Team | Preseason ZiPS Wins | Actual Wins | Difference |
---|---|---|---|
Cubs | 1310 | 1261 | -49 |
Tigers | 1260 | 1219 | -41 |
Orioles | 1156 | 1125 | -31 |
Mariners | 1195 | 1166 | -29 |
Rockies | 1205 | 1177 | -28 |
Giants | 1258 | 1232 | -26 |
Diamondbacks | 1238 | 1213 | -25 |
Red Sox | 1388 | 1363 | -25 |
Reds | 1205 | 1183 | -22 |
Padres | 1193 | 1173 | -20 |
Nationals | 1266 | 1248 | -18 |
Mets | 1263 | 1246 | -17 |
Phillies | 1279 | 1262 | -17 |
Pirates | 1157 | 1142 | -15 |
Royals | 1123 | 1111 | -12 |
Blue Jays | 1241 | 1237 | -4 |
Indians | 1299 | 1303 | 4 |
Rays | 1261 | 1275 | 14 |
Braves | 1274 | 1289 | 15 |
Twins | 1219 | 1234 | 15 |
Marlins | 1117 | 1141 | 24 |
Brewers | 1238 | 1262 | 24 |
White Sox | 1180 | 1207 | 27 |
Athletics | 1253 | 1282 | 29 |
Cardinals | 1336 | 1367 | 31 |
Dodgers | 1350 | 1382 | 32 |
Rangers | 1231 | 1265 | 34 |
Angels | 1287 | 1323 | 36 |
Astros | 1181 | 1222 | 41 |
Yankees | 1389 | 1432 | 43 |
One of the fundamentally wrong beliefs about projections is that certain teams or types of players regularly outperform or underperform their projections. But issues of bias are generally one of the first things to wring out in modeling baseball, and one of the places you get the most improvement. Instead, the issue for ZiPS — and, I believe, all other prominent projection systems — is accuracy rather than skew. For the 30 teams in baseball from 2005 to ’20, the year-to-year r^2 of one season’s winning percentage error to the next is 0.000215, meaning that the errors themselves are distributed just about randomly. There are going to be a lot of projections that miss by a mile because projecting the future is hard, but there’s no reason to believe that projection systems are biased against certain types of teams.
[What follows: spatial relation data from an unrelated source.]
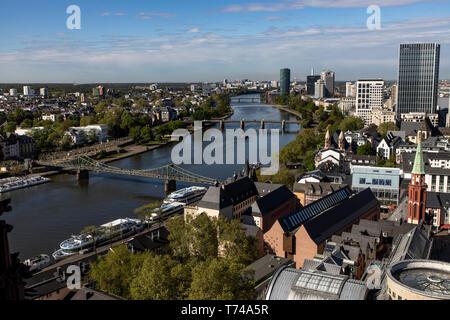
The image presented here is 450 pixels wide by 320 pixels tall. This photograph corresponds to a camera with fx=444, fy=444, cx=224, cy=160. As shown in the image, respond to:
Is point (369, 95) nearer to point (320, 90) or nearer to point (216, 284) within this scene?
point (320, 90)

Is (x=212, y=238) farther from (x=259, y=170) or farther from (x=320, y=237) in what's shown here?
(x=259, y=170)

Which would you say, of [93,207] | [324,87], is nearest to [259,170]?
[93,207]

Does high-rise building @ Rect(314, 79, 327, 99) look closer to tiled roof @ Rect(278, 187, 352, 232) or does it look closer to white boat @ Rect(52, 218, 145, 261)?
tiled roof @ Rect(278, 187, 352, 232)

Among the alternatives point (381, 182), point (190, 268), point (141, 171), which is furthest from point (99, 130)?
point (190, 268)

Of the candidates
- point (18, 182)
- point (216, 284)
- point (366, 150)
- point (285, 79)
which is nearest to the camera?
point (216, 284)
(Yes, from a certain point of view, me developing a projection system that has been too positive about the Rockies is a monumental, glorious self-own.)
ZiPS doesn’t hate the Giants or the Red Sox, and neither does their creator. It just has the advantage of knowing that, in baseball history, projections are better when you don’t weigh too heavily what came recently. If San Francisco’s season ends with a championship, the players are just as entitled to have beer-and-champagne showers as the Dodgers were last season. But that doesn’t mean that any of this should have been expected or that the team’s winning ways will continue at the same clip when we look at future accomplishments rather than current ones.
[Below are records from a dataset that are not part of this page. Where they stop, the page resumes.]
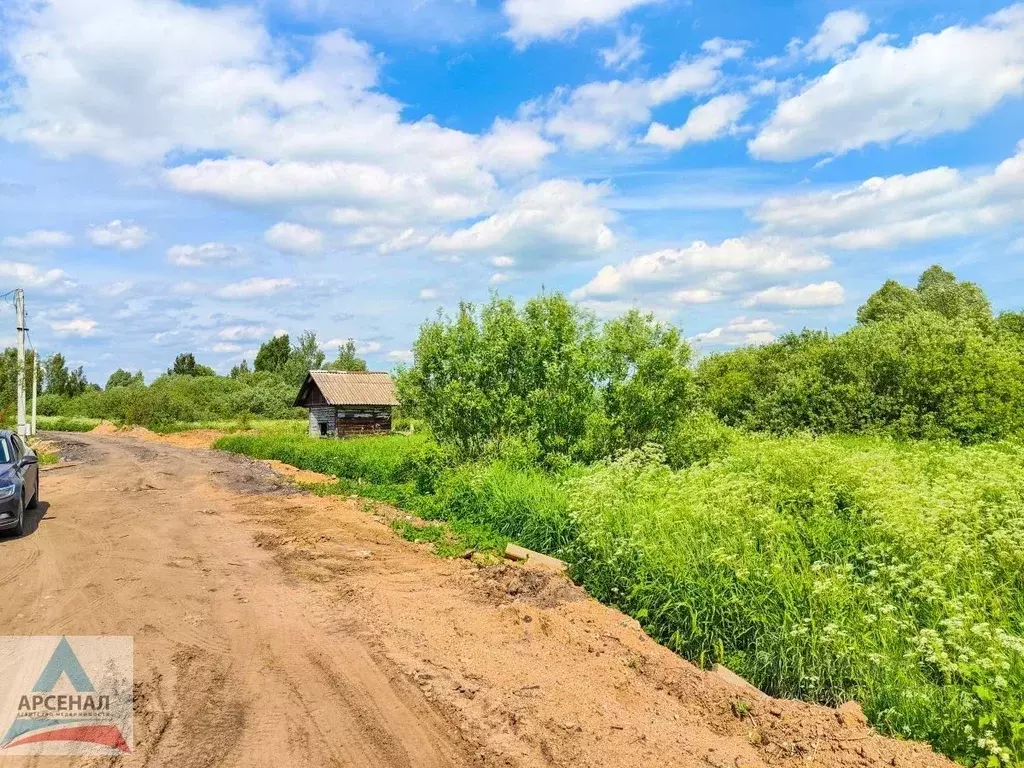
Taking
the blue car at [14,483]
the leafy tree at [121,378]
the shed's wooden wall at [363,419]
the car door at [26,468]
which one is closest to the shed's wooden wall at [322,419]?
the shed's wooden wall at [363,419]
All models are flawed, but some are useful. Projection systems are handy and remain so, even this late in the season, with no updates included whatsoever. Ignore them at your peril.
Dan Szymborski is a senior writer for FanGraphs and the developer of the ZiPS projection system. He was a writer for ESPN.com from 2010-2018, a regular guest on a number of radio shows and podcasts, and a voting BBWAA member. He also maintains a terrible Twitter account at @DSzymborski.
I often think about the 2006 Cardinals who I’ve heard people say was the “worst team to win a World Series” since they went 83-78. Preseason they were +700 to win the WS (amongst the favorites) and the O/U on their win total was 94 (second most in baseball).
A great example of projections are better than in season results.
It’s complicated. There’s an argument it was the worst season ever for a world series winner, and that “worst team to win a World Series” is just shorthand for that. Obviously they weren’t the worst team when the playoffs started.
That’s true, and a good point. I guess what I mean is they may have went 83-79 but their true talent was much higher than 83 wins.